EXTRACTED TEXT:
#####
Tuberization in potato represents a morphogenetic transition of stolon growth to tuber formation, which is under complex environmental and endogenous regulation. In the present work, we studied the regulatory mechanisms and the role of different morphogenetic factors in a newly isolated potato mutant, which exhibited spontaneous tuberization (ST).
The ST mutant was characterized in detail at morphological, physiological and biochemical levels. Tuberization of the ST mutant grown in the soil was photoperiod-insensitive; predominantly sessile tubers formed directly from axillary buds even under continuous light.
Single-node cuttings of the ST mutant cultured in vitro frequently formed tubers or basal tuber-like swellings instead of normal shoots under conditions routinely used for shoot propagation. The tuberization response of ST cuttings under light was dependent on sucrose, the concentration of which had to exceed certain threshold that inversely correlated with irradiance.
Gibberellic acid prevented tuberization of ST cuttings, but failed to restore normal shoot phenotype and caused severe malformations. Carbohydrate analysis showed increased levels of both soluble sugars and starch in ST plants, with altered carbohydrate partitioning and metabolism.
Comparative proteomic analysis revealed only a few differences between ST- and wild-type plants, primary amongst which seemed to be the absence of an isoform of manganese-stabilizing protein, a key subunit of photosystem II. ST mutant exhibits complex developmental and phenotypic modifications, with features that are typical for plants strongly induced to tuberize.
These changes are likely to be related to altered regulation of photosynthesis and carbohydrate metabolism rather than impaired transduction of inhibitory gibberellin or photoperiod-based signals.
#####
TASK DIRECTIONS:
Please put this sentence from the potato tuberization text above into Spanish: "Gibberellic acid prevented tuberization of ST cuttings, but failed to restore normal shoot phenotype and caused severe malformations."

PROVIDED INFORMATION:
#####
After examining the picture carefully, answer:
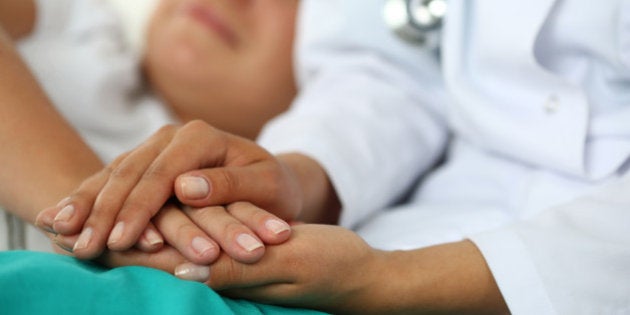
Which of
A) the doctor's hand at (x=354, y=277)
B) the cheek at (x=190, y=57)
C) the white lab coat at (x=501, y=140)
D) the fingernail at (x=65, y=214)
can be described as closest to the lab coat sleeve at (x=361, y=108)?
the white lab coat at (x=501, y=140)

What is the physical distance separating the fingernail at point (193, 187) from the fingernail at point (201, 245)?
0.04 meters

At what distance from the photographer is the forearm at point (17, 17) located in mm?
777

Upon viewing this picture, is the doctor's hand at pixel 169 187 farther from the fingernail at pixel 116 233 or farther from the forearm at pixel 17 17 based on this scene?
the forearm at pixel 17 17

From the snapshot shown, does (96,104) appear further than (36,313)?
Yes

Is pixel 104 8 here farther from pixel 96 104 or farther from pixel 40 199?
pixel 40 199

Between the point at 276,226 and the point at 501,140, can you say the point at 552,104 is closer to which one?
the point at 501,140

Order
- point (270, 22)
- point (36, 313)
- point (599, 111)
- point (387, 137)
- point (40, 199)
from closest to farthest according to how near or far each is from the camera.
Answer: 1. point (36, 313)
2. point (40, 199)
3. point (599, 111)
4. point (387, 137)
5. point (270, 22)

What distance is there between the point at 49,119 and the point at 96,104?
0.89 ft

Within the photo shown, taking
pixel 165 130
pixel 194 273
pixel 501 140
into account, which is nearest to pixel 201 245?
pixel 194 273

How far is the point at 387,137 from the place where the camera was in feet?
2.72

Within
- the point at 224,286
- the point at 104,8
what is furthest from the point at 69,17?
the point at 224,286

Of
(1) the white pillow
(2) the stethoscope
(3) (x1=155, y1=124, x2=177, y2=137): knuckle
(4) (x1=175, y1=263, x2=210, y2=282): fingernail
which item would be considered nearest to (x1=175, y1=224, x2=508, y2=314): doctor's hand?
(4) (x1=175, y1=263, x2=210, y2=282): fingernail

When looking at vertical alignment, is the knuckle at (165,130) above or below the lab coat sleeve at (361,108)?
above

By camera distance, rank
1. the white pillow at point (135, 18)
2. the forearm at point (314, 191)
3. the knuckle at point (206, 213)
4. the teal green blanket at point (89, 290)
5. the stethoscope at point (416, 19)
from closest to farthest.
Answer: the teal green blanket at point (89, 290)
the knuckle at point (206, 213)
the forearm at point (314, 191)
the stethoscope at point (416, 19)
the white pillow at point (135, 18)
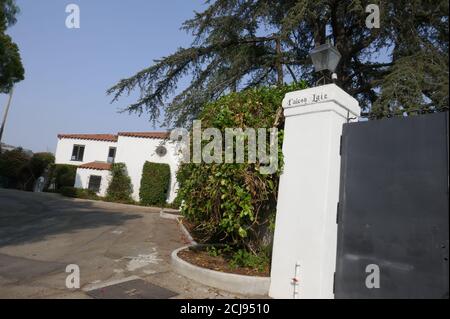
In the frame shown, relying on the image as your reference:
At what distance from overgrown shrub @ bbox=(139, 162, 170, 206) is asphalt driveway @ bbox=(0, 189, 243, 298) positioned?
40.8 ft

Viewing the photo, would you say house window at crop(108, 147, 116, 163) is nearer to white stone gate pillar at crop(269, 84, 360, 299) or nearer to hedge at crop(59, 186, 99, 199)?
hedge at crop(59, 186, 99, 199)

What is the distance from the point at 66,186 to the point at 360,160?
28.2m

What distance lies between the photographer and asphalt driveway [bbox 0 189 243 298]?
5262mm

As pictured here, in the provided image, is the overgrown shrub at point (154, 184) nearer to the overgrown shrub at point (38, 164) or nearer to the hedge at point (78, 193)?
the hedge at point (78, 193)

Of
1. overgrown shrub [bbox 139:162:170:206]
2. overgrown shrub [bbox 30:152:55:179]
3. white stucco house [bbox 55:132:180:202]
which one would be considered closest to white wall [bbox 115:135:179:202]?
white stucco house [bbox 55:132:180:202]

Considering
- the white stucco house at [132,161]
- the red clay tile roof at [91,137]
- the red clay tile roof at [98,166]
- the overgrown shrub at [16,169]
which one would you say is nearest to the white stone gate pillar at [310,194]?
the white stucco house at [132,161]

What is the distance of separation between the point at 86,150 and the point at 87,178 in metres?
4.46

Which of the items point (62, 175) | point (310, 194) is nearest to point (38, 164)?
point (62, 175)

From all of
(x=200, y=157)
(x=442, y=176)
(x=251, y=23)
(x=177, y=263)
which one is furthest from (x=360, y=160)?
(x=251, y=23)

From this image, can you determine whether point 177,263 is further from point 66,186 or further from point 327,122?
point 66,186

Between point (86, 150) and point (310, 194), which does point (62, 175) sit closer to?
point (86, 150)

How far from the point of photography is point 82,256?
24.3 feet

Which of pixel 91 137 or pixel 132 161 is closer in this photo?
pixel 132 161

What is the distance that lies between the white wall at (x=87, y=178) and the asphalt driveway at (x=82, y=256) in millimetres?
14970
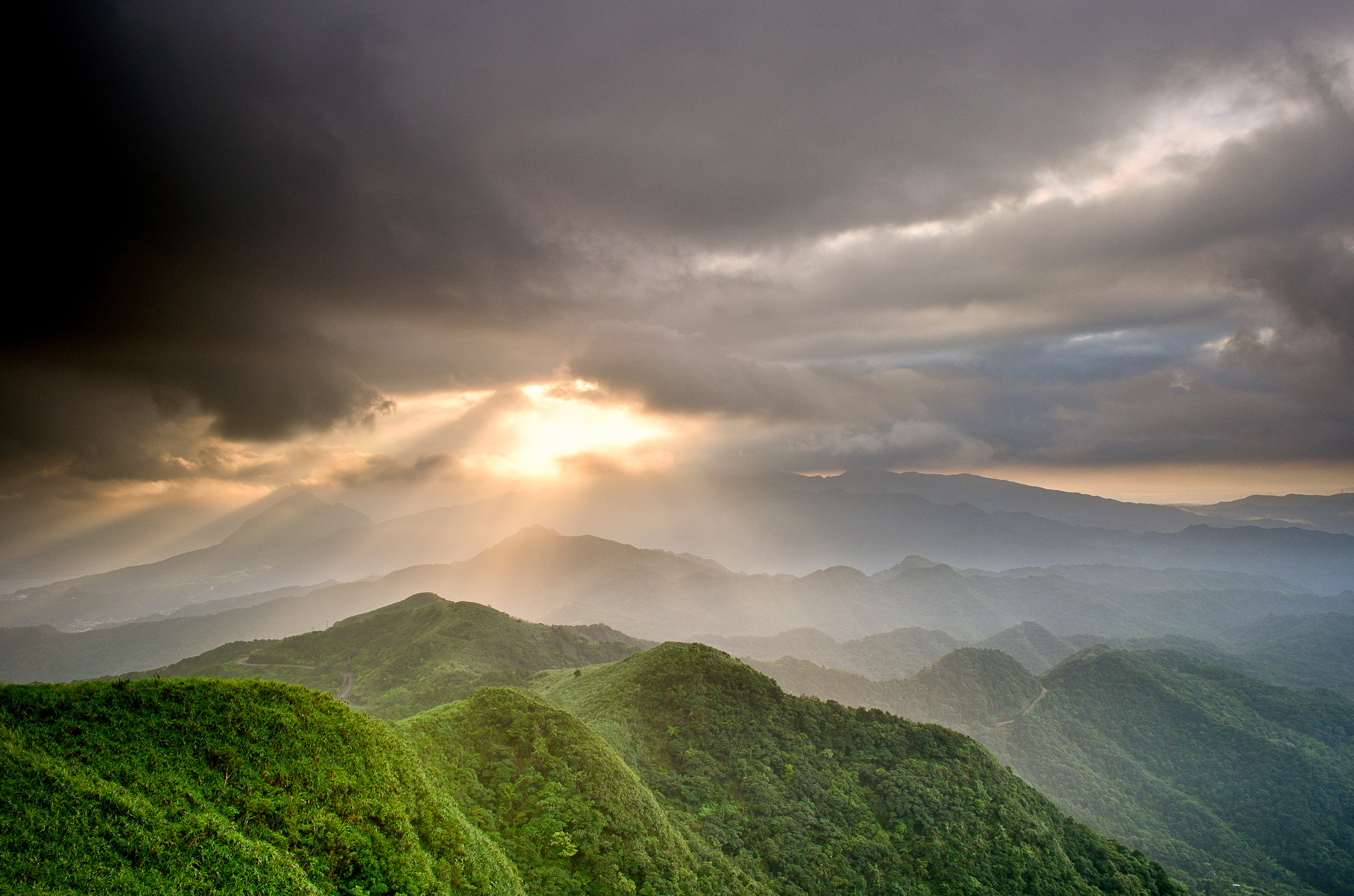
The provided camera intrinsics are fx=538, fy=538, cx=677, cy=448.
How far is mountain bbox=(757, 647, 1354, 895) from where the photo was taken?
97.6m

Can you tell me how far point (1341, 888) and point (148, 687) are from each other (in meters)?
157

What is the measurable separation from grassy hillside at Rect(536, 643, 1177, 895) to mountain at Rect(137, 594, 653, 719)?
41010mm

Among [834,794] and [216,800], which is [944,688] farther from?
[216,800]

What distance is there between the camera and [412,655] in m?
114

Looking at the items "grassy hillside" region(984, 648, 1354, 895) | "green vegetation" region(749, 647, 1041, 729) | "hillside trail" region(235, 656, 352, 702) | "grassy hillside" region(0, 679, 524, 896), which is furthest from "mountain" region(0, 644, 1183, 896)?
#####
WRITTEN RESPONSE:
El ácido giberélico impidió la tuberización de los esquejes ST, pero no logró restaurar el fenotipo normal de los brotes y causó malformaciones graves.